PROJET. Une association écologiste a été déboutée par la cour administrative d'appel de Nantes dans le dossier de la construction d'une centrale au gaz à Landivisiau, dans le Finistère. Les opposants ne comptent toutefois pas s'arrêter là et envisagent désormais de saisir le Conseil d'Etat.

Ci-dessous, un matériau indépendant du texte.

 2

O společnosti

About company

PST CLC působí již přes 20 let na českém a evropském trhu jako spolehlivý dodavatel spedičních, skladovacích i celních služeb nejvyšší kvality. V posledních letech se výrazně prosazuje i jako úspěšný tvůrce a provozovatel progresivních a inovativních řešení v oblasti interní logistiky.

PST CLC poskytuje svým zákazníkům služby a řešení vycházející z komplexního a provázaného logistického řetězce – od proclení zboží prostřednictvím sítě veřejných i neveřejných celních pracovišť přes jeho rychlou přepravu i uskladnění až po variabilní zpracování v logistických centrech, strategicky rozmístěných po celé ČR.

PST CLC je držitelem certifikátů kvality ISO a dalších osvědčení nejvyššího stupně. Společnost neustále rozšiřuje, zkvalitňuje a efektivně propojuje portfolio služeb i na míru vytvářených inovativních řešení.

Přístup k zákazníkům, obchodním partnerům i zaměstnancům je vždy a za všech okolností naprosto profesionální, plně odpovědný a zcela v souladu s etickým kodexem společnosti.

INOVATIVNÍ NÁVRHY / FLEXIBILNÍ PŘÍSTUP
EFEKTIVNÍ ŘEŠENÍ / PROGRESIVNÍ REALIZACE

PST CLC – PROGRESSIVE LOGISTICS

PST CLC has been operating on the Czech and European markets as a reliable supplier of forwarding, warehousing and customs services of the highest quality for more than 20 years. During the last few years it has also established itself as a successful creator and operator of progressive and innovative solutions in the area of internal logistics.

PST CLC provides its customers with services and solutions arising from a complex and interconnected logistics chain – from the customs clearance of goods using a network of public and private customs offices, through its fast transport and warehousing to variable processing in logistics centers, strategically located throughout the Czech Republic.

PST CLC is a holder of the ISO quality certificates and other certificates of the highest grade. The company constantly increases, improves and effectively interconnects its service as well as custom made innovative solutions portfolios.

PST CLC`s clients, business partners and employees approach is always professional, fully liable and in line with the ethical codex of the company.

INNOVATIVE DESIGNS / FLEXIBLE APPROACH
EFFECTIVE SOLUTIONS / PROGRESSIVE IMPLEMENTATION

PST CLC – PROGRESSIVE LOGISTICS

La centrale au gaz de Landivisiau, dans le Finistère, est bel et bien dans les tuyaux. Ce 19 juillet 2019, la cour administrative d'appel de Nantes a rejeté la demande d'une association écologiste baptisée Force 5, d'annuler un arrêté ministériel de 2013 autorisant la construction du complexe. Dans une copie de l'arrêt judiciaire obtenue par l'AFP, la cour indique effectivement que "la demande de l'association Force 5 et le surplus des conclusions de sa requête sont rejetés", précisant que l'arrêt en question "n'est pas entaché d'une erreur d'appréciation en ce qui concerne la protection de l'environnement".

 

Pour autant, les opposants à la construction de cette centrale ne comptent pas désarmer. "La prochaine étape, c'est un recours devant le Conseil d'État", a rétorqué Catherine Kerautret de l'association Force 5. Son organisation tente d'obtenir l'annulation de l'arrêté ministériel daté du 10 janvier 2013, qui autorise l'entreprise Direct Energie (groupe Total) à exploiter une centrale de production d'électricité sur le territoire de cette commune bretonne d'environ 9.000 habitants. Les militants écologistes affirment notamment que le projet est "inutile" et "coûteux", et que l'escargot de Quimper, une espèce protégée, serait en danger si le chantier devait se concrétiser sur le site retenu.

 

La question de l'approvisionnement énergétique de la région Bretagne reste posée

 

Mais l'édification d'une telle installation s'inscrit en réalité dans une logique d'approvisionnement régional en électricité : la Bretagne est dépourvue de centrales nucléaires, et ne produit qu'environ 10 à 15% du courant qui y est réellement consommé, l'obligeant par conséquent à importer l'essentiel de sa consommation des régions voisines. C'est donc pour remédier à cette situation que le Pacte électrique breton avait été conclu en 2010, prévoyant de nouvelles sources de production d'électricité, dont la fameuse centrale de Landivisiau et sa capacité de 400 MW, un projet porté par Direct Energie et dont la construction serait assurée par Siemens.

 

Embourbé dans une bataille juridique dont le présent évènement est un nouveau rebondissement, le projet a pris beaucoup de retard, étant donné que la centrale devait à l'origine être mise en service durant l'hiver 2016-2017. Ses détracteurs se rendent régulièrement sur le site du chantier depuis la fin du mois de janvier 2019 pour y manifester, et ont empêché à plusieurs reprises les ouvriers de travailler. Une nouvelle manifestation est d'ailleurs programmée le 29 juillet prochain, en présence du député européen Europe Ecologie-Les Verts Yannick Jadot, selon l'association Force 5.